:: What is required ::
All of the entries below need to be repeated exactly.

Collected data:
━━━━━━━━━━━━━━━━

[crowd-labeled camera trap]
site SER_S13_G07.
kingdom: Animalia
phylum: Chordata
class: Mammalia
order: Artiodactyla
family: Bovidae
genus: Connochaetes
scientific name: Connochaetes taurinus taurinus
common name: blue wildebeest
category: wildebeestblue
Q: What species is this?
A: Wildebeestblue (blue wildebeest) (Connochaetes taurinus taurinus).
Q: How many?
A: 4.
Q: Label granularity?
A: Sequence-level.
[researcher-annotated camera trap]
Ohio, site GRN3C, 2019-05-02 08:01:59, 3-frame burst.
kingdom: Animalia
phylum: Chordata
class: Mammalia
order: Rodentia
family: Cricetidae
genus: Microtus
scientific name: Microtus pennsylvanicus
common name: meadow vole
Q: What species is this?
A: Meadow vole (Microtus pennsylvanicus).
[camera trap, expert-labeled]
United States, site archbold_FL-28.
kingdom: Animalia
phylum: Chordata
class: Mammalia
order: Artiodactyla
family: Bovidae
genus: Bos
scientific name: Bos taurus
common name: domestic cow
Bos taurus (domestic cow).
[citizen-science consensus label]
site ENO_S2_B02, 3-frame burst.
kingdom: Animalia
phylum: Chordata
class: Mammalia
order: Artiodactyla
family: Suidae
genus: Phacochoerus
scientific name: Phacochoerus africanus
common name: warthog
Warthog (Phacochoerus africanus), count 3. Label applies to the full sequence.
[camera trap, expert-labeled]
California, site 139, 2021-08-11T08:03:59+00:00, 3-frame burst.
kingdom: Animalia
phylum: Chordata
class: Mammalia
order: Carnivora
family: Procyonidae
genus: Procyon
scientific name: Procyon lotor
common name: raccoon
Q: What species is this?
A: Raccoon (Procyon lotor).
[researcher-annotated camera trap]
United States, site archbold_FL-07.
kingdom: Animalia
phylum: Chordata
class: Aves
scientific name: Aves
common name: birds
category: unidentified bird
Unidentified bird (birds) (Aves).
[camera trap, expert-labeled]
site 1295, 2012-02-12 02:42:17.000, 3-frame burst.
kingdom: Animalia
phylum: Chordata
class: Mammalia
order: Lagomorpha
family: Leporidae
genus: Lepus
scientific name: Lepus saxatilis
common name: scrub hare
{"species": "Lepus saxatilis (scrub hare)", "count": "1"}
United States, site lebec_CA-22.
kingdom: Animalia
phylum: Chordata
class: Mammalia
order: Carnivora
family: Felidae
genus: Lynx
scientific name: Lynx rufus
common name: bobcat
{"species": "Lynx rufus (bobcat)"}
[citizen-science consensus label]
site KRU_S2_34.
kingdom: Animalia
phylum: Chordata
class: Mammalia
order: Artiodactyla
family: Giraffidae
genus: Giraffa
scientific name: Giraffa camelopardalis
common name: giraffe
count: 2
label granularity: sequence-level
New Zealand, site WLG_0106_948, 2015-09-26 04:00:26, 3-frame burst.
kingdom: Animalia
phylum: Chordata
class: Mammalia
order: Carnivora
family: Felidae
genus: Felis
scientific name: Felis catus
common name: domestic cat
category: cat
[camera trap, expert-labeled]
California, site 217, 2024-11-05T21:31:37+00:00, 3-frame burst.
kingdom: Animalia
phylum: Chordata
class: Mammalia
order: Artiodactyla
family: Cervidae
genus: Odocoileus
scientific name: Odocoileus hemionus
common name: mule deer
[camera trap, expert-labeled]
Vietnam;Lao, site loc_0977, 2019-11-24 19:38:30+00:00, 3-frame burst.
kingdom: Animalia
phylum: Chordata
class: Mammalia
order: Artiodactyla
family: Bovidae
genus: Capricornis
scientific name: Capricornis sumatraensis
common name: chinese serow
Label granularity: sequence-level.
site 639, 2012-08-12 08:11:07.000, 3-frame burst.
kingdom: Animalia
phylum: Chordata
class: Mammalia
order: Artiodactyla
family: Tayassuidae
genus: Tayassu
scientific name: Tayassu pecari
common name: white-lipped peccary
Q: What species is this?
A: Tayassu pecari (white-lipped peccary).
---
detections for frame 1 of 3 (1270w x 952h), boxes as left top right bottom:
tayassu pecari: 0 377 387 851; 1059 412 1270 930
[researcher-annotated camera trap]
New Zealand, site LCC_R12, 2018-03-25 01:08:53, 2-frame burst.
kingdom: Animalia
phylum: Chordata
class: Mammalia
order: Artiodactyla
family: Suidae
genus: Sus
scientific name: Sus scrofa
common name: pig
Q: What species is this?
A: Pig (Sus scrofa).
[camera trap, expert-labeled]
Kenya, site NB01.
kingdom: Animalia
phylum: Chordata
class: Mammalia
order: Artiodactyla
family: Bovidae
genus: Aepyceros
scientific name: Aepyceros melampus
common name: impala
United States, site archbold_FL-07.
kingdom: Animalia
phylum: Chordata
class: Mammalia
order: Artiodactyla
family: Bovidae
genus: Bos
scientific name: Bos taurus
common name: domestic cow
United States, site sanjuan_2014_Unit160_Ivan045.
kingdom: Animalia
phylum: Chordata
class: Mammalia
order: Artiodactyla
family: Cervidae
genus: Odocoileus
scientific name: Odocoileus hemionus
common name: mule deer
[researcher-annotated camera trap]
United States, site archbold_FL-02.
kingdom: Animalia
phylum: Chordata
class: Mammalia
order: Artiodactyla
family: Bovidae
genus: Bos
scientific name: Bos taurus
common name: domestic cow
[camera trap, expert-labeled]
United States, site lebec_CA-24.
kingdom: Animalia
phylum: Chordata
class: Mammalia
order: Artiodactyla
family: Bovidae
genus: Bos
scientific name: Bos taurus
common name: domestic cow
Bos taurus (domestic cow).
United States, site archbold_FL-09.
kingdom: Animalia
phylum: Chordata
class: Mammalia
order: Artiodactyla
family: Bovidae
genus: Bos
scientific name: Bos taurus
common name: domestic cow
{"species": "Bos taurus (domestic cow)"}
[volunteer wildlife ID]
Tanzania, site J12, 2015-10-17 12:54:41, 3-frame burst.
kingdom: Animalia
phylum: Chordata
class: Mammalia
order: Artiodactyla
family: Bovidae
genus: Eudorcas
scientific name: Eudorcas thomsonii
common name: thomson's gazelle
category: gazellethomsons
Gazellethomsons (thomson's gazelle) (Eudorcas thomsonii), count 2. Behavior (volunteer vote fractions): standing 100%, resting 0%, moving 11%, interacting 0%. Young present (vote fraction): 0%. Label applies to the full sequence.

━━━━━━━━━━━━━━━━

:: Answer box ::
[crowd-labeled camera trap]
site SER_S13_G07.
kingdom: Animalia
phylum: Chordata
class: Mammalia
order: Artiodactyla
family: Bovidae
genus: Connochaetes
scientific name: Connochaetes taurinus taurinus
common name: blue wildebeest
category: wildebeestblue
Q: What species is this?
A: Wildebeestblue (blue wildebeest) (Connochaetes taurinus taurinus).
Q: How many?
A: 4.
Q: Label granularity?
A: Sequence-level.
[researcher-annotated camera trap]
Ohio, site GRN3C, 2019-05-02 08:01:59, 3-frame burst.
kingdom: Animalia
phylum: Chordata
class: Mammalia
order: Rodentia
family: Cricetidae
genus: Microtus
scientific name: Microtus pennsylvanicus
common name: meadow vole
Q: What species is this?
A: Meadow vole (Microtus pennsylvanicus).
[camera trap, expert-labeled]
United States, site archbold_FL-28.
kingdom: Animalia
phylum: Chordata
class: Mammalia
order: Artiodactyla
family: Bovidae
genus: Bos
scientific name: Bos taurus
common name: domestic cow
Bos taurus (domestic cow).
[citizen-science consensus label]
site ENO_S2_B02, 3-frame burst.
kingdom: Animalia
phylum: Chordata
class: Mammalia
order: Artiodactyla
family: Suidae
genus: Phacochoerus
scientific name: Phacochoerus africanus
common name: warthog
Warthog (Phacochoerus africanus), count 3. Label applies to the full sequence.
[camera trap, expert-labeled]
California, site 139, 2021-08-11T08:03:59+00:00, 3-frame burst.
kingdom: Animalia
phylum: Chordata
class: Mammalia
order: Carnivora
family: Procyonidae
genus: Procyon
scientific name: Procyon lotor
common name: raccoon
Q: What species is this?
A: Raccoon (Procyon lotor).
[researcher-annotated camera trap]
United States, site archbold_FL-07.
kingdom: Animalia
phylum: Chordata
class: Aves
scientific name: Aves
common name: birds
category: unidentified bird
Unidentified bird (birds) (Aves).
[camera trap, expert-labeled]
site 1295, 2012-02-12 02:42:17.000, 3-frame burst.
kingdom: Animalia
phylum: Chordata
class: Mammalia
order: Lagomorpha
family: Leporidae
genus: Lepus
scientific name: Lepus saxatilis
common name: scrub hare
{"species": "Lepus saxatilis (scrub hare)", "count": "1"}
United States, site lebec_CA-22.
kingdom: Animalia
phylum: Chordata
class: Mammalia
order: Carnivora
family: Felidae
genus: Lynx
scientific name: Lynx rufus
common name: bobcat
{"species": "Lynx rufus (bobcat)"}
[citizen-science consensus label]
site KRU_S2_34.
kingdom: Animalia
phylum: Chordata
class: Mammalia
order: Artiodactyla
family: Giraffidae
genus: Giraffa
scientific name: Giraffa camelopardalis
common name: giraffe
count: 2
label granularity: sequence-level
New Zealand, site WLG_0106_948, 2015-09-26 04:00:26, 3-frame burst.
kingdom: Animalia
phylum: Chordata
class: Mammalia
order: Carnivora
family: Felidae
genus: Felis
scientific name: Felis catus
common name: domestic cat
category: cat
[camera trap, expert-labeled]
California, site 217, 2024-11-05T21:31:37+00:00, 3-frame burst.
kingdom: Animalia
phylum: Chordata
class: Mammalia
order: Artiodactyla
family: Cervidae
genus: Odocoileus
scientific name: Odocoileus hemionus
common name: mule deer
[camera trap, expert-labeled]
Vietnam;Lao, site loc_0977, 2019-11-24 19:38:30+00:00, 3-frame burst.
kingdom: Animalia
phylum: Chordata
class: Mammalia
order: Artiodactyla
family: Bovidae
genus: Capricornis
scientific name: Capricornis sumatraensis
common name: chinese serow
Label granularity: sequence-level.
site 639, 2012-08-12 08:11:07.000, 3-frame burst.
kingdom: Animalia
phylum: Chordata
class: Mammalia
order: Artiodactyla
family: Tayassuidae
genus: Tayassu
scientific name: Tayassu pecari
common name: white-lipped peccary
Q: What species is this?
A: Tayassu pecari (white-lipped peccary).
---
detections for frame 1 of 3 (1270w x 952h), boxes as left top right bottom:
tayassu pecari: 0 377 387 851; 1059 412 1270 930
[researcher-annotated camera trap]
New Zealand, site LCC_R12, 2018-03-25 01:08:53, 2-frame burst.
kingdom: Animalia
phylum: Chordata
class: Mammalia
order: Artiodactyla
family: Suidae
genus: Sus
scientific name: Sus scrofa
common name: pig
Q: What species is this?
A: Pig (Sus scrofa).
[camera trap, expert-labeled]
Kenya, site NB01.
kingdom: Animalia
phylum: Chordata
class: Mammalia
order: Artiodactyla
family: Bovidae
genus: Aepyceros
scientific name: Aepyceros melampus
common name: impala
United States, site archbold_FL-07.
kingdom: Animalia
phylum: Chordata
class: Mammalia
order: Artiodactyla
family: Bovidae
genus: Bos
scientific name: Bos taurus
common name: domestic cow
United States, site sanjuan_2014_Unit160_Ivan045.
kingdom: Animalia
phylum: Chordata
class: Mammalia
order: Artiodactyla
family: Cervidae
genus: Odocoileus
scientific name: Odocoileus hemionus
common name: mule deer
[researcher-annotated camera trap]
United States, site archbold_FL-02.
kingdom: Animalia
phylum: Chordata
class: Mammalia
order: Artiodactyla
family: Bovidae
genus: Bos
scientific name: Bos taurus
common name: domestic cow
[camera trap, expert-labeled]
United States, site lebec_CA-24.
kingdom: Animalia
phylum: Chordata
class: Mammalia
order: Artiodactyla
family: Bovidae
genus: Bos
scientific name: Bos taurus
common name: domestic cow
Bos taurus (domestic cow).
United States, site archbold_FL-09.
kingdom: Animalia
phylum: Chordata
class: Mammalia
order: Artiodactyla
family: Bovidae
genus: Bos
scientific name: Bos taurus
common name: domestic cow
{"species": "Bos taurus (domestic cow)"}
[volunteer wildlife ID]
Tanzania, site J12, 2015-10-17 12:54:41, 3-frame burst.
kingdom: Animalia
phylum: Chordata
class: Mammalia
order: Artiodactyla
family: Bovidae
genus: Eudorcas
scientific name: Eudorcas thomsonii
common name: thomson's gazelle
category: gazellethomsons
Gazellethomsons (thomson's gazelle) (Eudorcas thomsonii), count 2. Behavior (volunteer vote fractions): standing 100%, resting 0%, moving 11%, interacting 0%. Young present (vote fraction): 0%. Label applies to the full sequence.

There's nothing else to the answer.